• [Extracted material]:
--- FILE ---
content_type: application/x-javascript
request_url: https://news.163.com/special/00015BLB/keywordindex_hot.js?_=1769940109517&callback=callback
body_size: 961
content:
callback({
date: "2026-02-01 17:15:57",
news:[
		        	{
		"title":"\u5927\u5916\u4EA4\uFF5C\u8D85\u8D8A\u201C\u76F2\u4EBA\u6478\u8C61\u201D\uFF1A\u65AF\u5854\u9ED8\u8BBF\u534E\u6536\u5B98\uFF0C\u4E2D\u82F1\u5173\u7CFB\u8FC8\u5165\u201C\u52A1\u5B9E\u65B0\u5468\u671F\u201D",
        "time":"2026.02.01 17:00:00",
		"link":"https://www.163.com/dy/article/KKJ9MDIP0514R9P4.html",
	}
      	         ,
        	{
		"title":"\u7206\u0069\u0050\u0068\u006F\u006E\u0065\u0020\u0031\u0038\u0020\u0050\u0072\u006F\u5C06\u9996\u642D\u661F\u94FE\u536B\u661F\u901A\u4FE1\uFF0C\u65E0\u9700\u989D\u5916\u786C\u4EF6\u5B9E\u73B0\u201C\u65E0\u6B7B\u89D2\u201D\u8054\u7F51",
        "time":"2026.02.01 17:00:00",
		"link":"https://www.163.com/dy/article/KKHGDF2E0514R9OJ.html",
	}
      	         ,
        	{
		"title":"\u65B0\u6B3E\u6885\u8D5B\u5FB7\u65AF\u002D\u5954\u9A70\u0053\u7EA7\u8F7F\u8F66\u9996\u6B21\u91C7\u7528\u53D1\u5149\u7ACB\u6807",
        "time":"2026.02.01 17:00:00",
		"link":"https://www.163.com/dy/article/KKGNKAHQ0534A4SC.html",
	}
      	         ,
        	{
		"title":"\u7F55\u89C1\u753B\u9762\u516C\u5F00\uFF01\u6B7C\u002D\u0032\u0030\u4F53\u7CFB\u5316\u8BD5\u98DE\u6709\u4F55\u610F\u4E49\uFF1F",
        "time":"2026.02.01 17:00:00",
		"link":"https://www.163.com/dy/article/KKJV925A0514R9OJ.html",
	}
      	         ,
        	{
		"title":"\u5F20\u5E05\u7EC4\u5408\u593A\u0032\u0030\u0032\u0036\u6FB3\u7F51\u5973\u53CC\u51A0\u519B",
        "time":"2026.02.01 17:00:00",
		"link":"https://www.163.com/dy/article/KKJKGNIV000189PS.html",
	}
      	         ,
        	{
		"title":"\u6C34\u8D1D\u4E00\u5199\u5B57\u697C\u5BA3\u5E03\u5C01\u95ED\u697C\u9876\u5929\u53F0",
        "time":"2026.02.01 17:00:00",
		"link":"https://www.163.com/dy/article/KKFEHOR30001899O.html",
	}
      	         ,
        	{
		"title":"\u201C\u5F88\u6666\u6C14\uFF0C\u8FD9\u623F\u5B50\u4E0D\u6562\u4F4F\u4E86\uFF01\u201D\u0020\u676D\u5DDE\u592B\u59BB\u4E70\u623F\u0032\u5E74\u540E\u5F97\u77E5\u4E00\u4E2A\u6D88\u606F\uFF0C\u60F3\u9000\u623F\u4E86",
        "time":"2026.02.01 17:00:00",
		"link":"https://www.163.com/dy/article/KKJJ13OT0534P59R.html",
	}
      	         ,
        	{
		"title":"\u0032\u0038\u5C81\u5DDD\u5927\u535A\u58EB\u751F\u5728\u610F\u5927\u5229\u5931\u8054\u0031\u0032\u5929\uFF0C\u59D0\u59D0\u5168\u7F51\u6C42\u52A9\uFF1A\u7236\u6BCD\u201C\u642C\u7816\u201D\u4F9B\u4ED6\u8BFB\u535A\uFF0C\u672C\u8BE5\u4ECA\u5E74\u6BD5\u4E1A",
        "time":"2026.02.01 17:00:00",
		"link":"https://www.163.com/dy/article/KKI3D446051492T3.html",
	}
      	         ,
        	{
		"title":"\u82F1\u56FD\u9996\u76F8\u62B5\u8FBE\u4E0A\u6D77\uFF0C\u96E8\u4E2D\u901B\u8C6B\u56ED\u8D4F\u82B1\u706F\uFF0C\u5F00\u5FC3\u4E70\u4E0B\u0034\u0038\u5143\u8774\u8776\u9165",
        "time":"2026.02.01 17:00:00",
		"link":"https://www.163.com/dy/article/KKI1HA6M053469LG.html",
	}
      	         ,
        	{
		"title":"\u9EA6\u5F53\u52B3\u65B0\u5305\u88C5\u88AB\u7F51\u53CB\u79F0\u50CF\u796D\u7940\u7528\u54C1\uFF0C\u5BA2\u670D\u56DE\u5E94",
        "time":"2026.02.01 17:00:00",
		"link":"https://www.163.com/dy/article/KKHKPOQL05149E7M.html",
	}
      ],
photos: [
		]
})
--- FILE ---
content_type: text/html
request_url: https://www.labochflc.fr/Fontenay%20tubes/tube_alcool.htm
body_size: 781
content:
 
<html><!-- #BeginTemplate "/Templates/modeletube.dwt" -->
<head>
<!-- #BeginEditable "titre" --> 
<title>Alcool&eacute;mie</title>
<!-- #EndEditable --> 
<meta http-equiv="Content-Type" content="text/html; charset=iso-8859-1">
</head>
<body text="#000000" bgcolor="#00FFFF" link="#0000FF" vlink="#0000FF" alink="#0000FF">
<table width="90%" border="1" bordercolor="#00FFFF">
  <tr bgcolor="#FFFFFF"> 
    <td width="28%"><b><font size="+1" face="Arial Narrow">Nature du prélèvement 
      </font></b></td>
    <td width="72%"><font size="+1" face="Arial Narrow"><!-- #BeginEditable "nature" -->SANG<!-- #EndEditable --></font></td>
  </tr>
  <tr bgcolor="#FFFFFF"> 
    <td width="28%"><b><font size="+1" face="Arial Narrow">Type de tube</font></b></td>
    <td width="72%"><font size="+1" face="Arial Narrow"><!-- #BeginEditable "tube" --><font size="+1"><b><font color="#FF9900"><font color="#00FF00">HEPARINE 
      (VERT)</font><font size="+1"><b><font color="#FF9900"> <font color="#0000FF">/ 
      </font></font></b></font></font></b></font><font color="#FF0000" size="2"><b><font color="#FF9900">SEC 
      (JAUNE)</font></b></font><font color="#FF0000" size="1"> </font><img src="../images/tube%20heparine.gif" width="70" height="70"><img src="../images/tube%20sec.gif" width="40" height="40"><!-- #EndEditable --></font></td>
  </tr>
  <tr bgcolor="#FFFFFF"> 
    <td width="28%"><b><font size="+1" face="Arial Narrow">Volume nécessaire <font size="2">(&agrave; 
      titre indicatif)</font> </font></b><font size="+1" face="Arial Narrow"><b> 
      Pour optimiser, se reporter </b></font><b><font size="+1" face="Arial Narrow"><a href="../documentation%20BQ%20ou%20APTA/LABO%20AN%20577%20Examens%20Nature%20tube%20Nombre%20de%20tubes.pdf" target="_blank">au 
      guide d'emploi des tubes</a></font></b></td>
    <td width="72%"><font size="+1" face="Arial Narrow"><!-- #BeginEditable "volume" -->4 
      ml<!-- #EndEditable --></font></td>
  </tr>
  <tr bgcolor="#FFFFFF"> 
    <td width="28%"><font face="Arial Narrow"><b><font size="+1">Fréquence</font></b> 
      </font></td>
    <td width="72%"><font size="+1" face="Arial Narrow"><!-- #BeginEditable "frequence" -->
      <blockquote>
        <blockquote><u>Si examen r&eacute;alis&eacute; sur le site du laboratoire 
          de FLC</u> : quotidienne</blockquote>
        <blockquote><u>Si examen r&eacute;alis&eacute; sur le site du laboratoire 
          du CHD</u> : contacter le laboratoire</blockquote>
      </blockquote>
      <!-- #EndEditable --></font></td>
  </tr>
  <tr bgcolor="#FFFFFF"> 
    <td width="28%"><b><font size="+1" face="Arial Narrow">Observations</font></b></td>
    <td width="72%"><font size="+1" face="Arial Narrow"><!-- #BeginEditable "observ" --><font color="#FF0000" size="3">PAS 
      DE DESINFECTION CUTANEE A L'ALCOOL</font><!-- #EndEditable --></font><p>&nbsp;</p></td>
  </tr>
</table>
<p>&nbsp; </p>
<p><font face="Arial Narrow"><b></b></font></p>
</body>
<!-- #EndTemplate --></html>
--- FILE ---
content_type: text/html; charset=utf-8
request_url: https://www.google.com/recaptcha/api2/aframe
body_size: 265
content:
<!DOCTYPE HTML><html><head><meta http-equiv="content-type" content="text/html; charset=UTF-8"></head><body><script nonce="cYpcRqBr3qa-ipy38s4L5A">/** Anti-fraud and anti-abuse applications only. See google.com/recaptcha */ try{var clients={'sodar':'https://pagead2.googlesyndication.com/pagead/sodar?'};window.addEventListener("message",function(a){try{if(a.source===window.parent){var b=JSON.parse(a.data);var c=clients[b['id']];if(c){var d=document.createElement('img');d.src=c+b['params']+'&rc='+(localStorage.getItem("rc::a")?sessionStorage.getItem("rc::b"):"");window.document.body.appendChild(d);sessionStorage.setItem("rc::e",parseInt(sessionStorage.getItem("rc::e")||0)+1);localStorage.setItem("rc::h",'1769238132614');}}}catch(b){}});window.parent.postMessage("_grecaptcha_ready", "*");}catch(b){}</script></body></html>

• [Your objective]: Copy out whichever lines of the listing contain the word "news".

• [Your solution]:
request_url: https://news.163.com/special/00015BLB/keywordindex_hot.js?_=1769940109517&callback=callback
news:[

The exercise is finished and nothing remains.